- Task brief
Starting at the top of the records, output every line through the one that contains "scientific name: Meleagris gallopavo", keeping each exactly as it appears.

━━━━━ The records ━━━━━

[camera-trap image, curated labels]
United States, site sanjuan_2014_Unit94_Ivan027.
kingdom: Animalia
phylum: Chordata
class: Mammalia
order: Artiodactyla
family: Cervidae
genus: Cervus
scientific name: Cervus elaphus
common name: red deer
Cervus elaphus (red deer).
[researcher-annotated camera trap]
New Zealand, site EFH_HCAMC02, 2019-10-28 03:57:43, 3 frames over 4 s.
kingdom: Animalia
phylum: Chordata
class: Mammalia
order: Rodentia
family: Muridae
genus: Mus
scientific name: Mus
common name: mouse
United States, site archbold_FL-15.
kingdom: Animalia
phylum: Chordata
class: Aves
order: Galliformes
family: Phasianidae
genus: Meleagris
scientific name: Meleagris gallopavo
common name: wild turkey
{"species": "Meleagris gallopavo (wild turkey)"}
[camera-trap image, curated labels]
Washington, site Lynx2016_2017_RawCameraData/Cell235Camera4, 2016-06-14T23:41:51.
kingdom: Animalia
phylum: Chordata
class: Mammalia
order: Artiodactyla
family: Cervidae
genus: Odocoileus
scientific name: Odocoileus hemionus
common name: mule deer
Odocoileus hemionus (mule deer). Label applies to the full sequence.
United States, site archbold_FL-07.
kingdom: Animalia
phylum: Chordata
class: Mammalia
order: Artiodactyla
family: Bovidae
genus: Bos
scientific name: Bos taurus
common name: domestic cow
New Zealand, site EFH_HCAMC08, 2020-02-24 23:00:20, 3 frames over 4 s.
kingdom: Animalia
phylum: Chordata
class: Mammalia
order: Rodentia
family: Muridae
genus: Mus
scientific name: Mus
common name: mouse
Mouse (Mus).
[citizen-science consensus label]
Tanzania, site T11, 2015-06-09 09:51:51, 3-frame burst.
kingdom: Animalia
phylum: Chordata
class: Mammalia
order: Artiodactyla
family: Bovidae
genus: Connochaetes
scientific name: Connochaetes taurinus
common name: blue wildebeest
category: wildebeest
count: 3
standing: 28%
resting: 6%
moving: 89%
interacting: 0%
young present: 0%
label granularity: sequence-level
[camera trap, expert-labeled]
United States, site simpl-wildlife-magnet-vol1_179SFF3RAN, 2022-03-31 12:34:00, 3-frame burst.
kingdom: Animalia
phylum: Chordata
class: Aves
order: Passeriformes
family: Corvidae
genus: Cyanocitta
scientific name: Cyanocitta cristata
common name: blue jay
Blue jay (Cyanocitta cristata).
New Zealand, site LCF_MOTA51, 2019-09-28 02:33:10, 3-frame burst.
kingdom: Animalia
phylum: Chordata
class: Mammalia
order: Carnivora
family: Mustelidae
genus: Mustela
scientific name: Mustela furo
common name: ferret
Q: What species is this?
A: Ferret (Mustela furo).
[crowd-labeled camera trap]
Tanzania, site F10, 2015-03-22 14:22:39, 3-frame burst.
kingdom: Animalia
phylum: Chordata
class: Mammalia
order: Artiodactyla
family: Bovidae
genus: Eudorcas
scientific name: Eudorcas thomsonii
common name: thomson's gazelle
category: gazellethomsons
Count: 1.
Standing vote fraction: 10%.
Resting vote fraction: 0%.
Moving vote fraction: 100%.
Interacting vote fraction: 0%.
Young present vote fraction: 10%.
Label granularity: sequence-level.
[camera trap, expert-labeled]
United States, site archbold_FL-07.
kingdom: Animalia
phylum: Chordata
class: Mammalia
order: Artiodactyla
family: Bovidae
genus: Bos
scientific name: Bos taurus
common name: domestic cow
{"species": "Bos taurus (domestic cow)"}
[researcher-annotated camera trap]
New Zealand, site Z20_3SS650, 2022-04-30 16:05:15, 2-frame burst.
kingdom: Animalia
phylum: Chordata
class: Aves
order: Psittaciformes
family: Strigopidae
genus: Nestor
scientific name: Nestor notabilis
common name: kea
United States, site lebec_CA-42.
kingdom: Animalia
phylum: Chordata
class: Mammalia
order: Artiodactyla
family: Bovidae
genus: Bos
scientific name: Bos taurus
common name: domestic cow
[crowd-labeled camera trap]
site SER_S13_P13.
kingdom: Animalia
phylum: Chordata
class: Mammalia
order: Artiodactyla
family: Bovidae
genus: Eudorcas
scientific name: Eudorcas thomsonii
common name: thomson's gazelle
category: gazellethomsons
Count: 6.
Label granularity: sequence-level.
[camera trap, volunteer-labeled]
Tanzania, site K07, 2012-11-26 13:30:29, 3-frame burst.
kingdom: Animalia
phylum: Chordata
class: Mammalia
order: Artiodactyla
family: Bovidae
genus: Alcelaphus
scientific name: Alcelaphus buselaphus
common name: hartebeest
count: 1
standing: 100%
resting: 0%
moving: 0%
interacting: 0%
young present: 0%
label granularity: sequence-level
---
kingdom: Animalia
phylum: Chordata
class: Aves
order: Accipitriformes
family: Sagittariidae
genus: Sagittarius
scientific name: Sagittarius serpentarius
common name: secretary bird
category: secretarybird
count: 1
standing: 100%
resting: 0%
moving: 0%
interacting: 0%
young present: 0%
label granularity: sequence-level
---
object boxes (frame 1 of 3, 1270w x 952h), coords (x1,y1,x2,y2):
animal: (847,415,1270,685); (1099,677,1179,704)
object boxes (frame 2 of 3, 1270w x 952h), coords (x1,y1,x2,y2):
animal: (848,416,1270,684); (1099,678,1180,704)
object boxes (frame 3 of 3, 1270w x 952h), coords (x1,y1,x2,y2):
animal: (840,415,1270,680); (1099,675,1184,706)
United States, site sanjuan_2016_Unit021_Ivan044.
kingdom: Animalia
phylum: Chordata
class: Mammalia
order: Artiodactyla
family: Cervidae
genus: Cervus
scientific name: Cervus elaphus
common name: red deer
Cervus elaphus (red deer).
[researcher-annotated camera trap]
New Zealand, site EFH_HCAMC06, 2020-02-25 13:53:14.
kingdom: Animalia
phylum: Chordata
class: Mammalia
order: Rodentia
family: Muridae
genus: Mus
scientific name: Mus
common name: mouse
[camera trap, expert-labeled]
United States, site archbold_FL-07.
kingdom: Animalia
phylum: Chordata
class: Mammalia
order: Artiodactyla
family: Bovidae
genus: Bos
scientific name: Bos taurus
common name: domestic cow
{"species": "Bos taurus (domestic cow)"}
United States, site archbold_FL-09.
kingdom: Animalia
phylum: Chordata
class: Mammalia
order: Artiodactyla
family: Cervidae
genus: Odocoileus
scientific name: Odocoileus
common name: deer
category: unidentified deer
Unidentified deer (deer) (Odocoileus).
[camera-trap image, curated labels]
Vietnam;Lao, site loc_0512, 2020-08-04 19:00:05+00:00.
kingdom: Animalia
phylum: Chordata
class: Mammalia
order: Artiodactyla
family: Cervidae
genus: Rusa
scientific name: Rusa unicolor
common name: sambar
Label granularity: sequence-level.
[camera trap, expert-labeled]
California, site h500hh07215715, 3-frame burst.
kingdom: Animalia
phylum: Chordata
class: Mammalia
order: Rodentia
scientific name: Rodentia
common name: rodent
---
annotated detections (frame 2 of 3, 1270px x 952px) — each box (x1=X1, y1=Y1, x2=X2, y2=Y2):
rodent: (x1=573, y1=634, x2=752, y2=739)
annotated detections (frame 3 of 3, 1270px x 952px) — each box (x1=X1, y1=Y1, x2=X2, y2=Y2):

━━━━━

- Result for this task
[camera-trap image, curated labels]
United States, site sanjuan_2014_Unit94_Ivan027.
kingdom: Animalia
phylum: Chordata
class: Mammalia
order: Artiodactyla
family: Cervidae
genus: Cervus
scientific name: Cervus elaphus
common name: red deer
Cervus elaphus (red deer).
[researcher-annotated camera trap]
New Zealand, site EFH_HCAMC02, 2019-10-28 03:57:43, 3 frames over 4 s.
kingdom: Animalia
phylum: Chordata
class: Mammalia
order: Rodentia
family: Muridae
genus: Mus
scientific name: Mus
common name: mouse
United States, site archbold_FL-15.
kingdom: Animalia
phylum: Chordata
class: Aves
order: Galliformes
family: Phasianidae
genus: Meleagris
scientific name: Meleagris gallopavo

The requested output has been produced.